DenseNet
相比于ResNet,DenseNet把最后的+改为concat,然后为了解决output_channels增长过快的问题使用了transition_blocks每次使用1x1 Conv来减小output_channels以及用avg_pooling来减半高和宽。
代码
import d2lzh as d2l
from mxnet import gluon, init, nd, autograd
from mxnet.gluon import nn
import time
def conv_block(num_channels):
blk = nn.Sequential()
blk.add(nn.BatchNorm(), nn.Activation('relu'),
nn.Conv2D(num_channels, kernel_size=3, padding=1))
return blk
class DenseBlock(nn.Block):
def __init__(self, num_convs, num_channels, **kwargs):
super(DenseBlock, self).__init__(**kwargs)
self.net = nn.Sequential()
for _ in range(num_convs):
self.net.add(conv_block(num_channels))
def forward(self, X):
for blk in self.net:
Y = blk(X)
X = nd.concat(X, Y, dim=1) # 在通道维上将输入和输出连结
return X
def transition_block(num_channels):
blk = nn.Sequential()
blk.add(nn.BatchNorm(), nn.Activation('relu'),
nn.Conv2D(num_channels, kernel_size=1),
nn.AvgPool2D(pool_size=2, strides=2))
return blk
# 首先是跟ResNet一样的1x1 Conv和max_pooling
net = nn.Sequential()
net.add(nn.Conv2D(64, kernel_size=7, strides=2, padding=3),
nn.BatchNorm(), nn.Activation('relu'),
nn.MaxPool2D(pool_size=3, strides=2, padding=1))
num_channels, growth_rate = 64, 32 # num_channels为当前的通道数
num_convs_in_dense_blocks = [4, 4, 4, 4]
for i, num_convs in enumerate(num_convs_in_dense_blocks):
net.add(DenseBlock(num_convs, growth_rate))
# 上一个稠密块的输出通道数
num_channels += num_convs * growth_rate
# 在稠密块之间加入通道数减半的过渡层
if i != len(num_convs_in_dense_blocks) - 1:
num_channels //= 2
net.add(transition_block(num_channels))
# 最后接上全局池化层和dense
net.add(nn.BatchNorm(), nn.Activation('relu'), nn.GlobalAvgPool2D(),
nn.Dense(10))
batch_size = 256
# 构建数据集,将原来28x28的图片放大到96x96
train_iter, test_iter = d2l.load_data_fashion_mnist(batch_size, resize=96)
ctx = d2l.try_gpu()
net.initialize(ctx=ctx, init=init.Xavier())
print('training on', ctx)
softmax_cross_entropy = gluon.loss.SoftmaxCrossEntropyLoss()

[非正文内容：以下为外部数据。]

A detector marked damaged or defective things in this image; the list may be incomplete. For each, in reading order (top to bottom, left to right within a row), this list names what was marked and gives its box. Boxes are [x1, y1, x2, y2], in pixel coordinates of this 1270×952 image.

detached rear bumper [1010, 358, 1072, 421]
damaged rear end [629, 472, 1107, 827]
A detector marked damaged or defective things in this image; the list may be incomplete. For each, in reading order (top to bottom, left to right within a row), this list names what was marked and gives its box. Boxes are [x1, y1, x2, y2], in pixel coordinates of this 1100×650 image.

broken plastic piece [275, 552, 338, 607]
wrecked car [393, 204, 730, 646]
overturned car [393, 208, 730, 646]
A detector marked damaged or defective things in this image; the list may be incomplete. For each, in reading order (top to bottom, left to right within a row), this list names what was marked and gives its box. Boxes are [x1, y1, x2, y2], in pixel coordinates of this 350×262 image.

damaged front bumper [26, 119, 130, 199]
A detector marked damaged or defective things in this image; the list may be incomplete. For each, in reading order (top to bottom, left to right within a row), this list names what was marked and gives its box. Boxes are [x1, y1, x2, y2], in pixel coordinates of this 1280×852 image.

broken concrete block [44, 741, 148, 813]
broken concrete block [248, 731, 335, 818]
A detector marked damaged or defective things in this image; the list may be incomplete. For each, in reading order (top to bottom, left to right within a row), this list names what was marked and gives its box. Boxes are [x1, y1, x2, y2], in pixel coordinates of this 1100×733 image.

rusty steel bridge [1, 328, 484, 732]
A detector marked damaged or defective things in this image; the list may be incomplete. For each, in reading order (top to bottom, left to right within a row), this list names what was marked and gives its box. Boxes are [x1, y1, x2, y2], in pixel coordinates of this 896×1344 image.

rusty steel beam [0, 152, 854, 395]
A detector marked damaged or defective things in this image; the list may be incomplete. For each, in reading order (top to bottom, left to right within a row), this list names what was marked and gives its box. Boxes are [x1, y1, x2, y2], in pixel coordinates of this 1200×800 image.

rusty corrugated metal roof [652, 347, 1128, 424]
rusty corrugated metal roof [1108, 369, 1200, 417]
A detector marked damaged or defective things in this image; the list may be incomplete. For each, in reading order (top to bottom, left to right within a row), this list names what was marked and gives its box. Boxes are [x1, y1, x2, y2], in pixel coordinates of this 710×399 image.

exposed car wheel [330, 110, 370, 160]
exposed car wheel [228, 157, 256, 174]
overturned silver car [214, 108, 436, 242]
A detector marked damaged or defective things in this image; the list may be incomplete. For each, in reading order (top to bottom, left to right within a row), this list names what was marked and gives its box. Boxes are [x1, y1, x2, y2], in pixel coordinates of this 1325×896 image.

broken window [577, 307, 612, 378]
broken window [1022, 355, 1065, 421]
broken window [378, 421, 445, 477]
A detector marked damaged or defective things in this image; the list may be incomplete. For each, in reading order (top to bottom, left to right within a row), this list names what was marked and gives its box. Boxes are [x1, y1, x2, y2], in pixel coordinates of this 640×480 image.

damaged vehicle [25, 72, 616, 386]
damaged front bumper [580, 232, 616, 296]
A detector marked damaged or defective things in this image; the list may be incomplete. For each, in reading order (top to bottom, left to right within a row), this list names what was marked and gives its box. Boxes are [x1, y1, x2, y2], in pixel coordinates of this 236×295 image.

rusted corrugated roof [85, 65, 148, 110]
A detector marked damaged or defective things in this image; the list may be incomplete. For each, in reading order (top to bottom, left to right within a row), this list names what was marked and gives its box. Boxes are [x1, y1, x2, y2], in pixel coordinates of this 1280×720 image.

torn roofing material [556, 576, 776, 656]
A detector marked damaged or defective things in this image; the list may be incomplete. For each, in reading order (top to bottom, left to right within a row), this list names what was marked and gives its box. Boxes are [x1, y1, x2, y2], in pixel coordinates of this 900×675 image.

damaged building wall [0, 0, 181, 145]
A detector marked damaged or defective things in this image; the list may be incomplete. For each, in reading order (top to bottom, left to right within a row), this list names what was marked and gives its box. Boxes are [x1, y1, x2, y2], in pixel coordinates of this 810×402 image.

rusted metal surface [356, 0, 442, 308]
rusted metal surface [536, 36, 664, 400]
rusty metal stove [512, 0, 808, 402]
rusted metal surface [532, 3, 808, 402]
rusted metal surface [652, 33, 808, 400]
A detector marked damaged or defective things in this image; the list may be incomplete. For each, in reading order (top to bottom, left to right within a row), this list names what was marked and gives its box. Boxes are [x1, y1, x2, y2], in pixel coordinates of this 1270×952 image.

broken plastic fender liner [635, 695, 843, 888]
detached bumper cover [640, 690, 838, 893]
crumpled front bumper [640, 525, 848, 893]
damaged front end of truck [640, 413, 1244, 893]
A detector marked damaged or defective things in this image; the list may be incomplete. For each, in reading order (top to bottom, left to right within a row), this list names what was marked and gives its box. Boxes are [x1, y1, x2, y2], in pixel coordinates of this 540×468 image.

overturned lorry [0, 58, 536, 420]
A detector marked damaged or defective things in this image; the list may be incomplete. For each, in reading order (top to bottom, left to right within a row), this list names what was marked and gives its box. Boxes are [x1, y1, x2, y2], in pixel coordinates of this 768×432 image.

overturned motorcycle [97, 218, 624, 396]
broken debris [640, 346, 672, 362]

trainer = gluon.Trainer(net.collect_params(), 'sgd', {'learning_rate': 0.1})
for epoch in range(3):
train_loss_sum = 0
train_acc_sum = 0
n = 0
start = time.time()
for X, y in train_iter:
X, y = X.as_in_context(ctx), y.as_in_context(ctx)
with autograd.record():
y_hat = net(X)
loss = softmax_cross_entropy(y_hat, y).sum()
loss.backward()
trainer.step(batch_size)
y = y.astype('float32')
train_loss_sum += loss.asscalar()
train_acc_sum += (y_hat.argmax(axis=1) == y).sum().asscalar()
n += y.size
test_acc = d2l.evaluate_accuracy(test_iter, net, ctx)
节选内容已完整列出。